When we were fighting off the Bells’ entry into long distance, Cicconi had a $60 million war chest, separate from his regular budget, for hiring political operatives around the country. He used the money to throw obstacles in the path of the Bells.  He started and funded so-called “grassroots” organizations all over the place, astroturfing the countryside. His staffers searched out influential people who leaned in our direction and then funded their efforts on the issues that mattered to us. So, for example, Grover Norquist, president of Americans for Tax Relief, received enough funding to set up special interest groups that have only a tangential connection to reforming the tax system. For example, the Media Freedom Project, which is a “project” of Americans for Tax Reform currently opposes net neutrality. As does another ATR “affiliate” The Property Rights Alliance.  Similarly, the Alliance for Worker Freedom, another ATR affiliate, is opposed to another AT&T bugaboo, union card check. And of course, ATR is a member of the Internet Freedom Coalition, among other groups opposed to net neutrality. I’d be willing to bet that these groups still receive funding from Cicconi’s war chest. Of course, the other side does the same thing.  Or at least that was Ciconni’s excuse when anyone challenged him on any of this stuff.

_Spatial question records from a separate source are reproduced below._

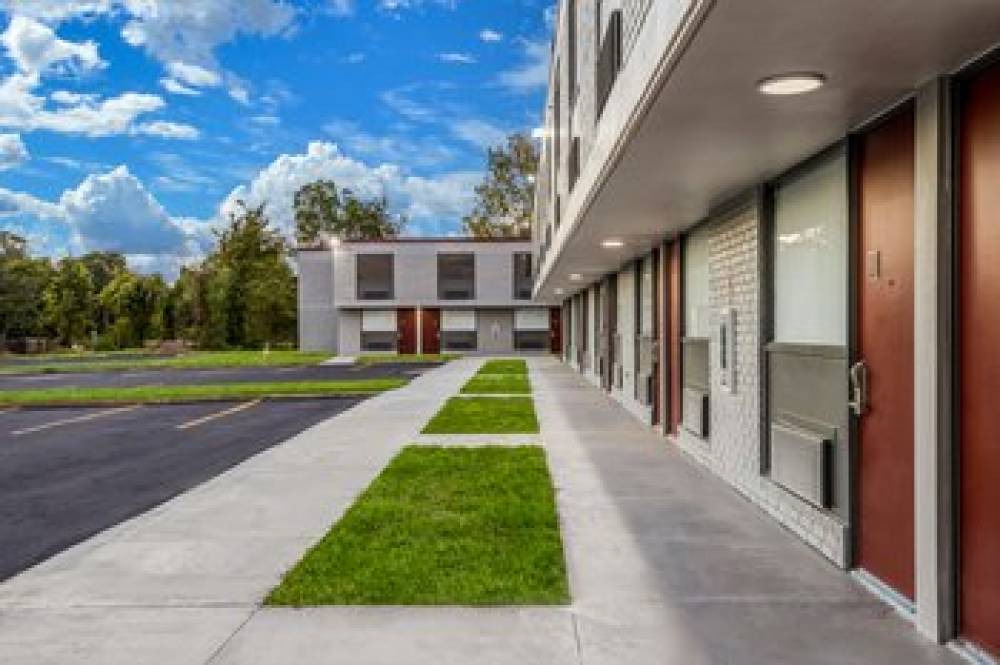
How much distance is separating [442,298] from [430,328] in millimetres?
1992

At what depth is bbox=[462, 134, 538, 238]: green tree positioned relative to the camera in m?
65.7

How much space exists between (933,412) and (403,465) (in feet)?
21.2

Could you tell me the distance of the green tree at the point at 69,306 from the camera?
77500 millimetres

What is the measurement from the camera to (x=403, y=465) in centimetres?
978

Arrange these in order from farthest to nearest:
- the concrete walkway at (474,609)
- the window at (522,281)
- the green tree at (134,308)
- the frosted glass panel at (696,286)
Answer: the green tree at (134,308)
the window at (522,281)
the frosted glass panel at (696,286)
the concrete walkway at (474,609)

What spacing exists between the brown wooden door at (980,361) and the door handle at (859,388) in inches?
46.0

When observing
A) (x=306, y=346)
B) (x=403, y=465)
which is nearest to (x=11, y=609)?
(x=403, y=465)

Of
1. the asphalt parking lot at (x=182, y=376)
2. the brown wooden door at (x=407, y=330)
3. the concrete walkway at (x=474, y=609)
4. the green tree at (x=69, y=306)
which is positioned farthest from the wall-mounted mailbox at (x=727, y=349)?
the green tree at (x=69, y=306)

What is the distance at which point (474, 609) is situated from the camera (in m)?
4.88

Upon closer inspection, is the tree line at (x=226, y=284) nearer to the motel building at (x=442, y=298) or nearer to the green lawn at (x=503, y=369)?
the motel building at (x=442, y=298)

It seems AT&T is once again engaging in these tactics – as Matthew Lasar of Ars Technica reported yesterday:

AT&T Senior Vice President Jim Cicconi has sent out a e-mail to the company’s entire managerial staff urging them to deluge the FCC’s new discussion site with anti-net neutrality comments.

AT&T has a history of lobbying the government for any regulation or deregulation that best suits its interest. Its success is not that of a free market competitor who always had the best ideas (though it often has had good ideas), but of a savvy political operator who has thrown its weight around and manipulated public opinion, the political process, and regulators to undermine its competitors and strengthen its profits.

Now, they are funding groups opposed to government regulation and interference in the market – specifically on the matter of net neutrality. Adam D. Thierer, who wrote the article that provided most of the critical history I found of AT&T’s manipulation of the government to its own benefit, now works for The Progress and Freedom Foundation Project, whose main sponsor according to their website is AT&T. To my knowledge, it was Thierer who began the erroneous right wing talking point that net neutrality is a fairness doctrine for the internet which has now been repeated by Congresswoman Marsha Blackburn as well as on many, many right wing radio shows and blogs.

While AT&T claims to be promoting internet freedom by opposing network neutrality, it was only robust government regulation of AT&T that allowed the internet to develop at all. The freedom of the internet was not some natural occurrence – but the deliberate decision by the engineers at the Defense Department and then government regulators, oftentimes while stridently opposed by AT&T. The corporate libertarians such as Adam Thierer hired by AT&T to promote its agenda only seem to see government intervention impinging on freedom – rather than seeing that the power of a large corporation can be just as destructive. Of course, as Upton Sinclair said, “It is difficult to get a man to understand something, when his salary depends upon his not understanding it!”

N.B. Neither Adam D. Thierer nor AT&T have responded to any attempts to contact them, though the post will be updated in the event that they do.

Update: Michael Balmoris of AT&T responded to my specific queries regarding net neutrality and AT&T’s fight against it with this vague pablum:

AT&T has long supported the principle of an open Internet and has conducted its business accordingly, and we support the FCC’s oversight of the wireline broadband market through case-by-case enforcement of the current four broadband principles. Furthermore, AT&T shares both President Obama’s and Chairman Genachowski’s vision of an open Internet—an Internet with a level playing field that benefits consumers and stimulates investment, innovation, and jobs.